━━━ Supplied text ━━━

Workshop

Context and Content: From Language to Thought

Krakow 24th May 2018

About

The aim of the workshop is to bring together scholars working on contemporary problems in the philosophy of language and mind. The central issues to be discussed include, but are not limited to:

  1. the role of context in the determination of the content expressed by natural language utterances;
  2. enrichment viewed as a pragmatic process whose function is to develop the content expressed by natural language utterances in order to arrive at fully determinate concepts and thoughts;
  3. the mental representation of content expressed by natural language utterances.

Programme

9:15-9:40 Coffee, Registration

9:40-9:45 Opening

9:45-11:00 François Recanati (Paris); Fictional Characters [invited speaker] (room 13)

11:00-11:15 Coffee Break

11:15-12:00 Daniel Milne-Plückebaum (Bielefeld); Species Predicates in Virtual Semantics (room 28)

12:00-12:45 Sebastian Petzolt (Oxford); Compounds in Context (room 28)

12:45-14:30 Lunch Break

14:30-15:45 Joanna Odrowąż-Sypniewska (Warsaw); Subsentential Speech Acts [invited speaker] (room 28)

15:45-16:30 Antonin Thuns (Brussels); Modulation or Substitution? (room 28)

16:30-16:45 Coffee Break

16:45-17:30 Tadeusz Ciecierski (Warsaw); Utterances, sub-utterances and token-reflexivity (room 28)

17:30-18:45 Michael Murez (Nantes); The Transparency of Mental Representations [invited speaker] (room 28)

Invited Speakers

  • François Recanati (Paris) Fictional Characters

Fictional uses are the uses of fictional proper names (e.g. ‘Sherlock Holmes’) one finds in the fiction in which the names in question are introduced. Such uses are not genuinely referential : they rest on pretence — the pretence that there is an individual the author is referring to. Metafictional uses of proper names (‘Sherlock Holmes was created by Doyle in 1887’) are genuinely referential : they refer to a cultural object, arguably a variety of abstract artefact. In the talk I will discuss a third type of use of fictional names : parafictional uses, illustrated by ‘In the story, Holmes is a clever detective who solves cases for a variety of clients, including Scotland Yard’. I will discuss two approaches to such uses, one that assimilates them to metafictional uses, and another one that assimilates them to fictional uses. I will try to steer a middle course between the two approaches, by exploiting the linguistic notion of a dot-object. In the last part of the talk I will reframe the issue in terms of mental files.

  • Joanna Odrowąż-Sypniewska (Warsaw) Subsentential Speech Acts

The most commonly given examples of subsentential speech acts are expressions such as “Nice dress”, “Both hands”, “Where?” spoken in such circumstances in which speakers uttering them are regarded as “making moves in a language game”, e.g., stating, asking, promising, etc. To deal with such acts I’ll suggest an account which is based on Recanati’s moderate relativism (2007). Pace Recanati and following Perry (1986) I’ll claim that, at least in the case of subsentential speech acts, we have to postulate unarticulated constituents in contents as well as in the situations of evaluation. I’ll argue that this view allows replying to the argument from connectivity, which is one of the most important arguments for the claim that such utterances – contrary to appearances – are in fact ellipses, i.e. sentential speech acts. I’ll also criticize certain aspects of Corazza’s (2012) unenriched subsentential illocutions view, which similarly relies on Perry’s insights.

━━━ Available data ━━━

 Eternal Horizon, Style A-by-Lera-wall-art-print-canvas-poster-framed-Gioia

━━━
━━━ Available data ━━━

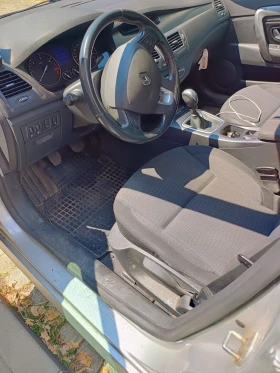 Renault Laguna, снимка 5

━━━

Tasks to complete:
[1] List every person the workshop page marks as an invited speaker, with the city given for each.
[2] Please rewrite the stretch of the workshop page from "9:45-11:00 François Recanati" through "Acts [invited speaker] (room 28)", putting "Midday Break" in place of "Lunch Break".
[3] Using the workshop page, say whether each statement agrees with it. Give yes or no, followed by the deciding words from the page.
(a) The opening is scheduled from 9:40 to 9:45.
(b) François Recanati's talk takes place in room 28.
(c) Joanna Odrowąż-Sypniewska's account is based on Perry's moderate relativism.
The items aren't needed for any of this.

Replies:
[1]
François Recanati (Paris)
Joanna Odrowąż-Sypniewska (Warsaw)
Michael Murez (Nantes)

[2]
9:45-11:00 François Recanati (Paris); Fictional Characters [invited speaker] (room 13)

11:00-11:15 Coffee Break

11:15-12:00 Daniel Milne-Plückebaum (Bielefeld); Species Predicates in Virtual Semantics (room 28)

12:00-12:45 Sebastian Petzolt (Oxford); Compounds in Context (room 28)

12:45-14:30 Midday Break

14:30-15:45 Joanna Odrowąż-Sypniewska (Warsaw); Subsentential Speech Acts [invited speaker] (room 28)

[3]
(a) Yes: "9:40-9:45 Opening"
(b) No: "Fictional Characters [invited speaker] (room 13)"
(c) No: "an account which is based on Recanati’s moderate relativism (2007)"